---------- EXTRAIT CHOISI
Ce naturel domine tellement chez lui, qu'il dérobe au commun des lecteurs les autres beautés de son style. Il n'y a que les connaisseurs qui sachent à quel point La Fontaine est poète par l'expression, ce qu'il a vu de ressources dans notre langue, ce qu'il en a tiré de richesses. On ne fait pas assez d'attention à cette foule de locutions aussi nouvelles qu'elles sont heureusement figurées. Combien n'y en a-t-il pas dans la seule fable du Chéne et du Roseau! Veut-il peindre l'espèce de frémissement qu'un vent léger fait courir sur la superficie des eaux? Le moindre vent qui d'aventure

Fait rider la face de l'eau....

Ce mot de rider offre la plus parfaite ressemblance. Veut-il exprimer les endroits bas et marécageux où croissent ordinairement les roseaux?
--------------------
---------- DONNÉES PRÉSENTÉES
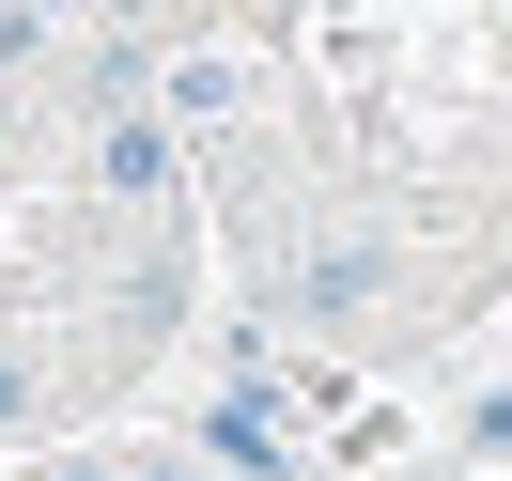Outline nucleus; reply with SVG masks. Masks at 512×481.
--------------------
TRAVAIL DEMANDÉ: Citez mot pour mot le passage de l'extrait sur La Fontaine qui va de « Fait rider la » jusqu'à « ordinairement les roseaux? » inclus.

RÉPONSE COMPLÈTE:
Fait rider la face de l'eau....

Ce mot de rider offre la plus parfaite ressemblance. Veut-il exprimer les endroits bas et marécageux où croissent ordinairement les roseaux?